Die Leistung der jungen Musiker:innen war beeindruckend. Gedanken wie „es sind ja noch Studenten“ oder „die jungen Leute müssen ja erst Erfahrung sammeln“ sind bereits nach den ersten Takten obsolet. Man weiß nicht, wen man zuerst loben soll – den souveränen Konzertmeister, die Damen und Herren an den Ersten Bläserstimmen, Flöte, Oboe, Klarinette, das Erste Horn oder die Pauke.

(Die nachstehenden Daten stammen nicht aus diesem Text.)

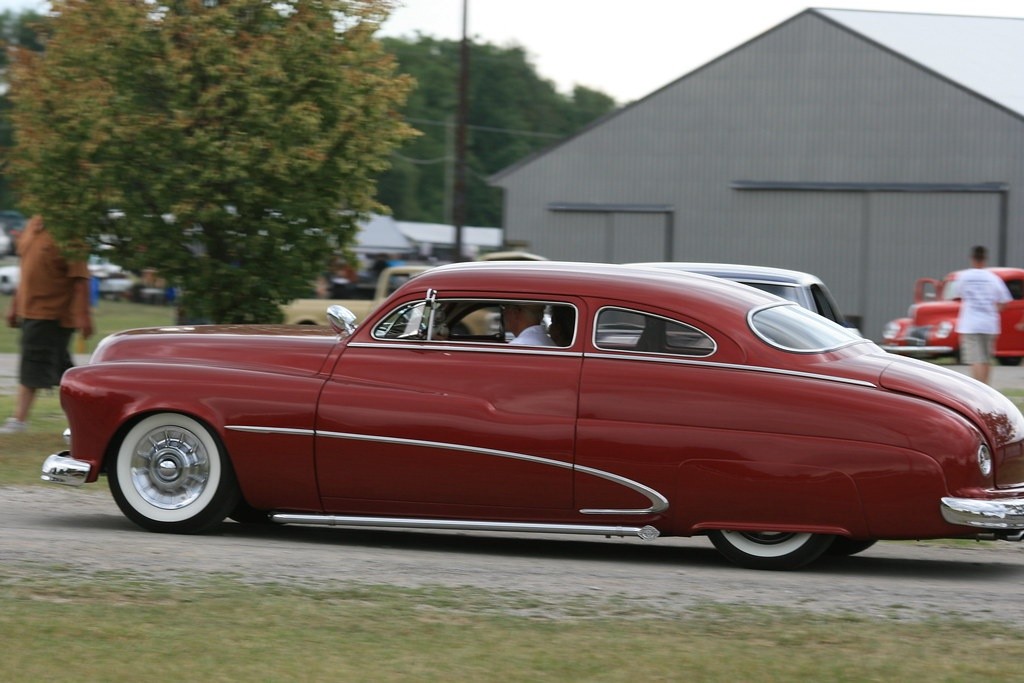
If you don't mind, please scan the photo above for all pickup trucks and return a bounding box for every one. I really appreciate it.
[279,251,550,329]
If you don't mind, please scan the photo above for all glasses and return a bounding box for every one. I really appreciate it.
[499,305,506,309]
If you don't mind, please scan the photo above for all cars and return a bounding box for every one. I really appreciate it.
[597,261,864,349]
[877,266,1024,359]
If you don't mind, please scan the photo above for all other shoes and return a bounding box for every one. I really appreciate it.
[0,417,28,434]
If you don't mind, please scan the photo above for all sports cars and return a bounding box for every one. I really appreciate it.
[37,262,1024,574]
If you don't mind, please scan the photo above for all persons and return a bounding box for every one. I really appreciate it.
[949,245,1013,383]
[497,301,557,346]
[0,213,95,436]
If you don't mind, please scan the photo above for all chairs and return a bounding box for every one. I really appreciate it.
[636,323,667,351]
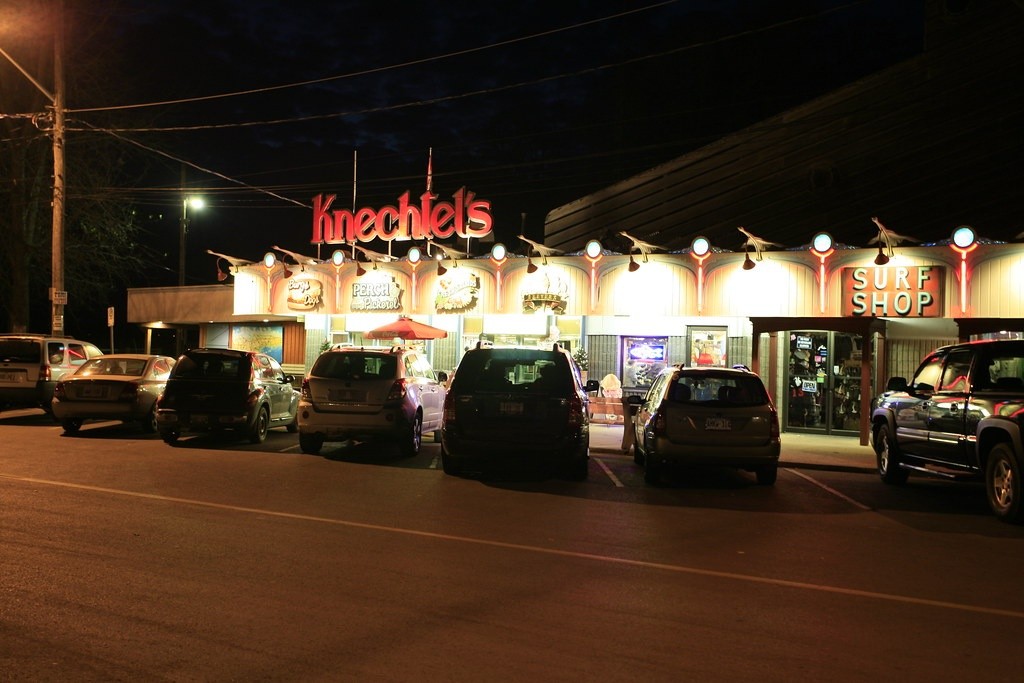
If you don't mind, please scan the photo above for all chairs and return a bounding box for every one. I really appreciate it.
[532,363,557,392]
[205,361,225,376]
[347,358,366,378]
[718,385,740,403]
[950,365,983,391]
[674,383,692,399]
[109,366,124,374]
[481,362,512,390]
[994,376,1023,392]
[379,363,396,377]
[126,366,141,376]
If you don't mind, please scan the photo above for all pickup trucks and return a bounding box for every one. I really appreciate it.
[870,338,1024,520]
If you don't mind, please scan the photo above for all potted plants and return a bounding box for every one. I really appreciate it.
[572,347,588,378]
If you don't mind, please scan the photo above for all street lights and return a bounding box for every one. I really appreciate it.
[179,195,205,287]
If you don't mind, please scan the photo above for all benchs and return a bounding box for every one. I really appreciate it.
[586,396,635,424]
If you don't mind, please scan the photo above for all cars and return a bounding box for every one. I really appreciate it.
[155,347,303,445]
[52,353,178,435]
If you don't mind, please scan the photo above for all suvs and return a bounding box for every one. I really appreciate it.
[296,346,448,459]
[441,341,600,481]
[0,333,111,414]
[626,363,780,491]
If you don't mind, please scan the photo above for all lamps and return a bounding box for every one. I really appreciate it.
[217,258,227,281]
[743,237,755,270]
[527,244,538,273]
[283,254,293,279]
[874,230,889,265]
[356,250,366,276]
[437,248,447,275]
[627,242,640,272]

Klangschön und intonationssicher präsentierten sich die hohen Streicher und es war verblüffend zu beobachten, wie die kleine Bassgruppe mit fünf Celli und vier Kontrabässen durch ihr stets präsentes, rhythmisch stabiles Fundament die Kolleg:innen durch die Symphonie führte. Ein großes Bravo an alle Beteiligten für diese hochprofessionelle und aufregende Aufführung der Ersten Brahms!
Sensible Klangfarben
Der Ausdruck „Nerd“ ist untrennbar mit der Entwicklung des Computers verbunden. Ein Nerd sitzt 24/7 vor einem Bildschirm, und das ohne Nahrungsaufnahme oder Kommunikation nach außen. Mit seinen zehn Fingern am Rechner vollbringt er allerdings Wunderdinge. Könnte es sein, dass es sich bei Mykola Myroshnychenko um einen Nerd am Klavier handelt? Wenn der junge Pianist aus der Ukraine den Stella-Festsaal betritt, erkennt man eines sofort: der Weg zum und vom Flügel auf der Bühne, das Verbeugen sowie der Handshake mit dem Konzertmeister sind eindeutig nicht seine Lieblingsbeschäftigungen. Kaum hat Mykola Myroshnychenko dann aber vor den weißen und schwarzen Tasten Platz genommen, verwandelt er sich in einen großartigen Pianisten, souverän, technisch makellos und mit großer Gestaltungskraft. Er kostet die verschiedenen Stimmungen des a-moll Klavierkonzertes von Edvard Grieg aus, besonders im langsamen Mittelsatz verzaubert er seine Zuhörer:innen durch sensible Klangfarben. Nach dem brillant gespielten Finale bedankte sich der Student der Klavierklasse Anna Adamik und Gewinner des Stella-Musikpreises 2022 mit zwei Zugaben beim heftig applaudierenden Publikum. Während der Zugaben schweifen die Gedanken ab: Wäre Mykola Myroshnychenko in der Ukraine geblieben, hätte man ihn vielleicht als Frontkämpfer zum Militär eingezogen. Mit einer Waffe in der Hand. Unvorstellbar.
In allen Musikrichtungen zu Hause
Obwohl sich Benjamin Lack mit Beginn des Studienjahrs vermehrt seinen neuen Aufgaben in Graz, genauer gesagt einer Professur an der dortigen Kunstuni, widmen wollte, ist er in Feldkirch nach wie vor äußerst präsent. In der KW 49 haben ihn die Grazer vermutlich nicht oft zu Gesicht bekommen. Am Donnerstag leitete der vielseitige Musiker ein Konzert seines Kammerchores mit Musik der Renaissance, drei Tage später dann diese in der Romantik beheimatete Orchestermatinee. Dazu kamen natürlich die Proben. Die Leitung des Hochschul-Sinfonieorchesters will Benjamin Lack ja weiterhin behalten. Es wäre ein Glücksfall für diese Institution.